Nous savons aujourd'hui que c'est d'abord le système nerveux qui réagit à certains stimuli par des émotions, et ce n'est qu'ensuite que notre cerveau rationnel tente de trouver une justification « logique » à cela.
Des gens intelligents, une peur irrationnelle
Tout cela a été confirmé par mon expérience auprès de milliers de personnes souffrant de phobie de l'avion à travers le monde. Des personnes tout à fait logiques et sensées perdaient complètement leur capacité à réfléchir rationnellement une fois à bord.

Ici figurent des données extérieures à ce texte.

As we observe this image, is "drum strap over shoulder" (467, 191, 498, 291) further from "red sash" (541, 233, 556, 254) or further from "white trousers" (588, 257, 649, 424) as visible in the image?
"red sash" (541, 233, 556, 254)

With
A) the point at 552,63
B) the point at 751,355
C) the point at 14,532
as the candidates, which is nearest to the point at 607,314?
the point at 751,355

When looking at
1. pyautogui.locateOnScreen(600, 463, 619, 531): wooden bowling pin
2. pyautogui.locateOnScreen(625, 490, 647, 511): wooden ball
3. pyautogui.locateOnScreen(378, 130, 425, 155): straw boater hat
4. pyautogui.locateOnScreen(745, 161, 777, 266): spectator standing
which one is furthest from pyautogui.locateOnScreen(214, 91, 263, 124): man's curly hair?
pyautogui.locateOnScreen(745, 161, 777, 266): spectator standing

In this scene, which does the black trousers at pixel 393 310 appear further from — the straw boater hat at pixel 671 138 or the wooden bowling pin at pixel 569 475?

Il s'est avéré qu'ils étaient tout simplement physiquement incapables d'agir et de penser comme nous l'avions prévu lors des séances de thérapie cognitive. C'est précisément pour cette raison que les approches centrées sur le corps, telles que le Somatic Experiencing, l'EMDR et la thérapie inspirée du modèle polyvagal, sont indispensables : elles agissent directement sur le système nerveux, contournant ainsi les limites des méthodes purement cognitives.
Les racines profondes
Il est aujourd’hui évident que les personnes qui ont besoin d’exercer un contrôle constant sur le monde qui les entoure souffrent d’aérophobie. Ce besoin résulte d’une perte de confiance dans ce monde. Et cette perte de confiance dans le monde est, dans la plupart des cas, le résultat d’une perte de confiance envers les parents survenue dès le plus jeune âge.
Pourquoi l'avion provoque-t-il de la panique ?
Lorsqu'on ne peut pas maîtriser une situation donnée, on a besoin de pouvoir s'en échapper. L'avion ne nous donne ni l'illusion de contrôler la situation, ni celle de pouvoir y échapper.
Le psychisme n'a d'autre choix que d'attirer notre attention sur la perte des illusions qui comptent tant pour certaines personnes. En d'autres termes, il déclenche la panique. Et la panique s'accompagne d'un blocage immédiat de la capacité à raisonner logiquement.
Au-delà de la TCC
C'est pourquoi la TCC ne suffit généralement pas pour traiter l'aérophobie, car faire appel à la logique s'avère souvent inutile.
Heureusement, nous disposons aujourd’hui de tous les outils nécessaires pour traiter l’aérophobie, y compris au niveau du système nerveux autonome.